Beech-Nut May Increase Evidentiary Burdens on Prop 65 Plaintiffs

The court’s affirmance of the use of averaging exposures to lead across a two-week period when consumers are not exposed to the product on a daily basis is extraordinarily significant.

The prevailing approach taken by plaintiffs in lead (and other reproductive toxin) exposures has to been to look at exposure on a one-day basis, even for products where exposure is not expected to occur daily, or even frequently.

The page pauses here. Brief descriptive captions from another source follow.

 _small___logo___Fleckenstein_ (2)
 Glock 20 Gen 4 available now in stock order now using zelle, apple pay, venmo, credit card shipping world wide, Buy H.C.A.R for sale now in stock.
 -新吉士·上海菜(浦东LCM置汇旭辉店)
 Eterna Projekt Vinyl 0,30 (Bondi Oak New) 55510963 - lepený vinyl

The requirement to average exposures over a longer period may significantly raise the bar for plaintiffs to credibly assert that, for example, a person’s one-day exposure to lead in the base of a light bulb, which may only happen once every few months, requires a warning.

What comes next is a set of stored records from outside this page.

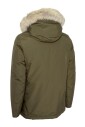 arctic-anorak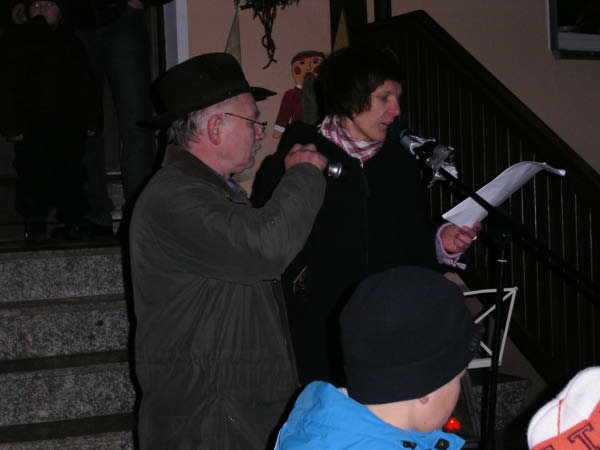 herbergsuche08_022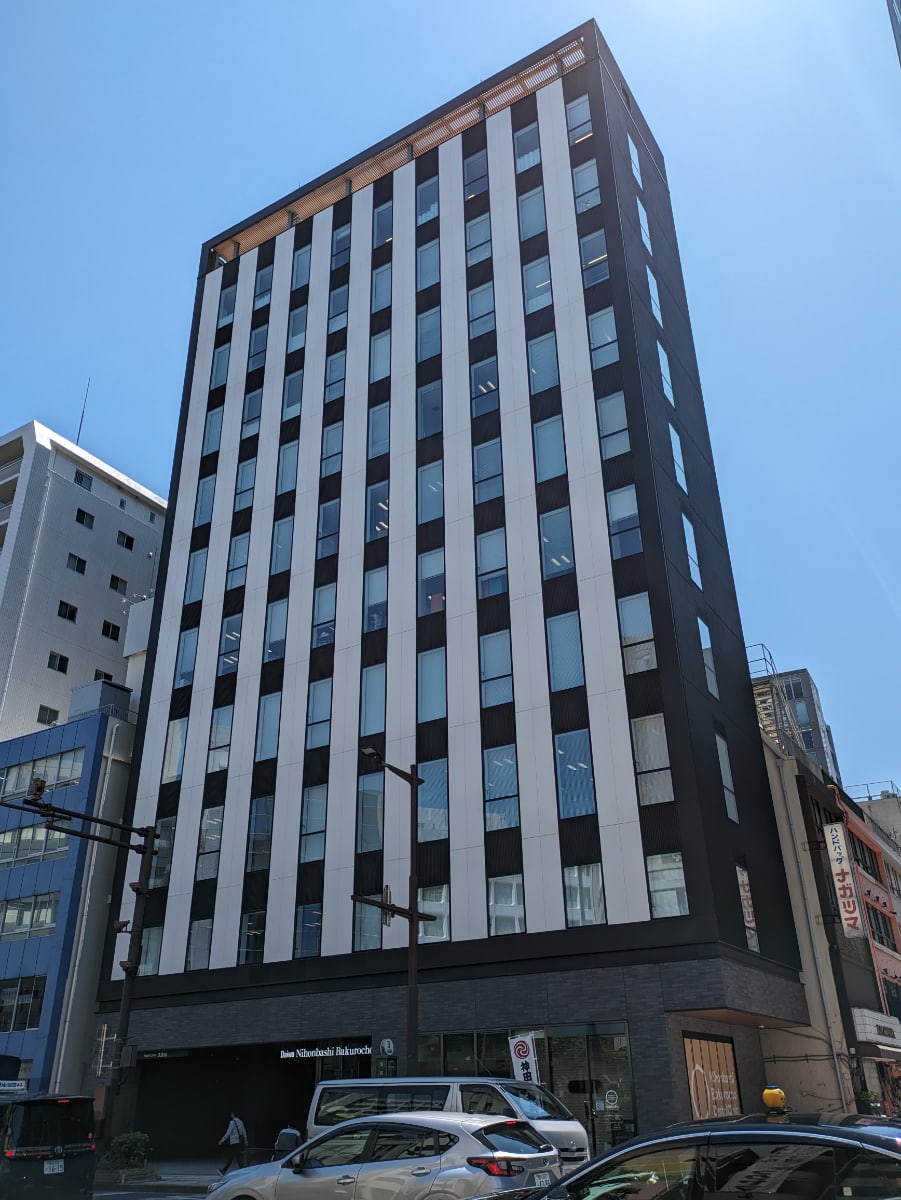 fresh/building/J00100499882_1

Since a plaintiff must provide a certificate of merit when serving a pre-suit notice of violation and must anticipate the defendant’s burden on the amount of exposure, Beech-Nut could portend a significant downturn in enforcement actions over lead and other listed reproductive toxins (e.g., phthalates) – by far the leading chemicals in enforcement actions – which are not frank teratogens and are appropriately viewed as single-day exposures that can require a warning.

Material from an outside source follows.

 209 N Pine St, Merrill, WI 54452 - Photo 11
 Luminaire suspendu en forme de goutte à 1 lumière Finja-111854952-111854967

Challenges to Beech-Nut On The Horizon

What could stand in the way of Beech-Nut permanently altering the Proposition 65 enforcement landscape?

It almost certainly will need to survive a petition for review in the California Supreme Court. OEHHA, currently in the process of overhauling the Proposition 65 warning regulations, could also decide to revisit the exposure assessment regulations, or could issue an interpretive guideline rejecting the use of averaging for exposures to lead or other reproductive toxins. But perhaps the most immediate threat to the Beech-Nut decision may be the lawsuit recently filed seeking OEHHA repeal of the 0.5 microgram per day safe harbor exposure level for lead.

In Mateel Environmental Justice Foundation v. California Office of Environmental Health Hazard Assessment, filed January 13, 2015, plaintiff—one of the more active Proposition 65 enforcers—contends that the existing safe harbor level of 0.5 micrograms per day was derived from OSHA’s permissible exposure limit (“PEL”) for lead, and that the PEL did not represent the No Observable Effect Level. Thus, the safe harbor level is inconsistent with the statutory requirement that exempt exposures be at 1,000 times below the level at which there is no observable effect. Since Mateel asserts that there is no demonstrated threshold for lead as a reproductive toxin, it argues repeal of this safe harbor.

The Mateel lawsuit was widely viewed as a hedge against an affirmance by the Court of Appeal in Beech-Nut. OEHHA could agree with Mateel that the safe harbor should be reviewed and thus moot the lawsuit. If that happens, or if Mateel wins at trial, then the immediate result will be that, notwithstanding Beech-Nut, defendants in lead cases will be forced to either utilize a different safe harbor level, or will be required to develop their own daily exposure level, in the face of claims that there is no demonstrated safe level.

Regardless of how things play out, Proposition 65 enforcement just got interesting.